* _INFORMATION SHOWN_:
● ● ● ● ●
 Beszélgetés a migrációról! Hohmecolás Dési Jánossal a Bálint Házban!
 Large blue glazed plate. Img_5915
● ● ● ● ●
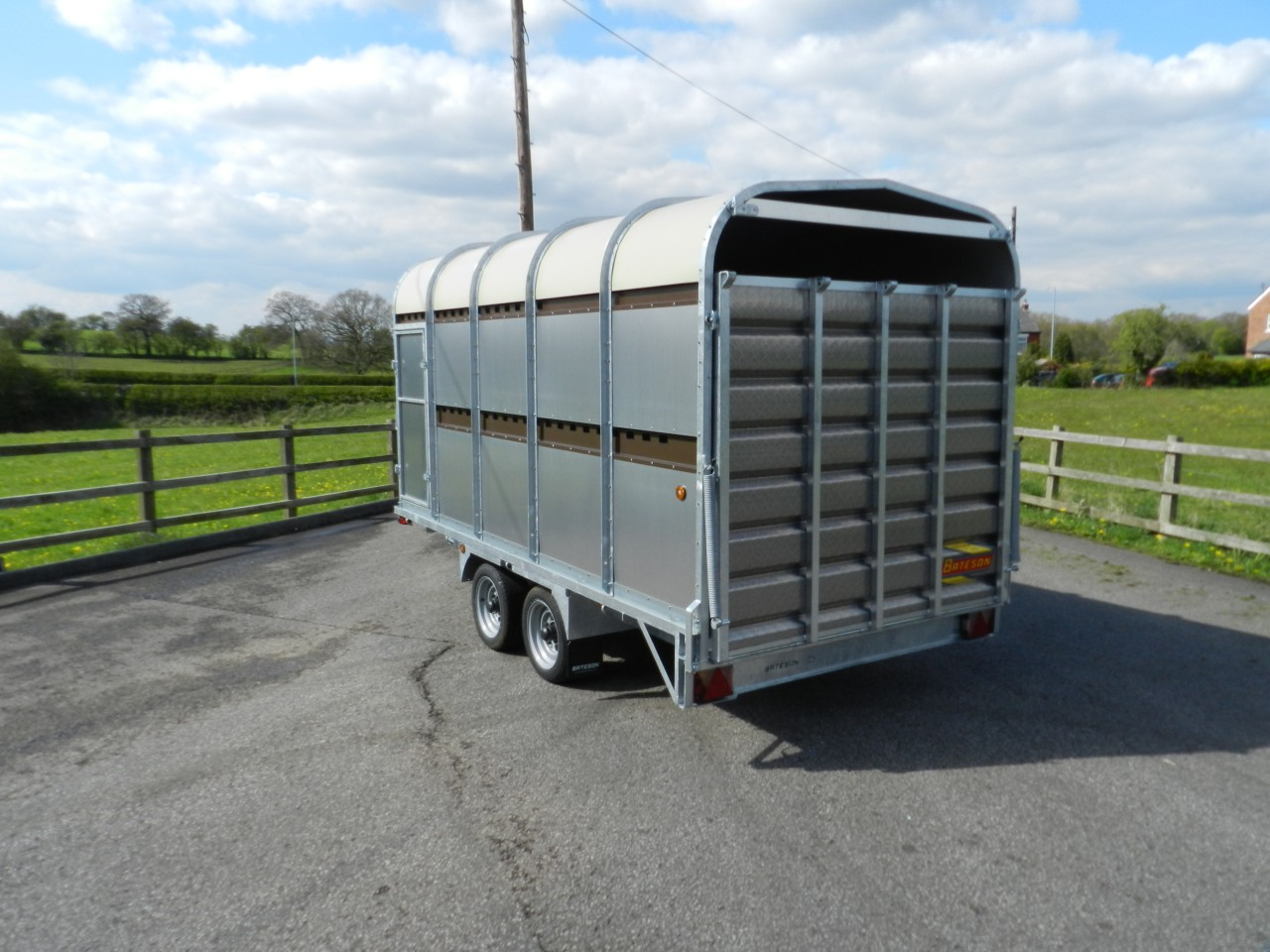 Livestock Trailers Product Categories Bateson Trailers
● ● ● ● ●
* _WORK REQUEST_: Reproduce word for word the material above, beginning with the line that contains "Beszélgetés a migrációról!" and ending with the line that contains "Large blue glazed plate. Img_5915".

* _OUTPUT FOR THIS TASK_:
 Beszélgetés a migrációról! Hohmecolás Dési Jánossal a Bálint Házban!
 Large blue glazed plate. Img_5915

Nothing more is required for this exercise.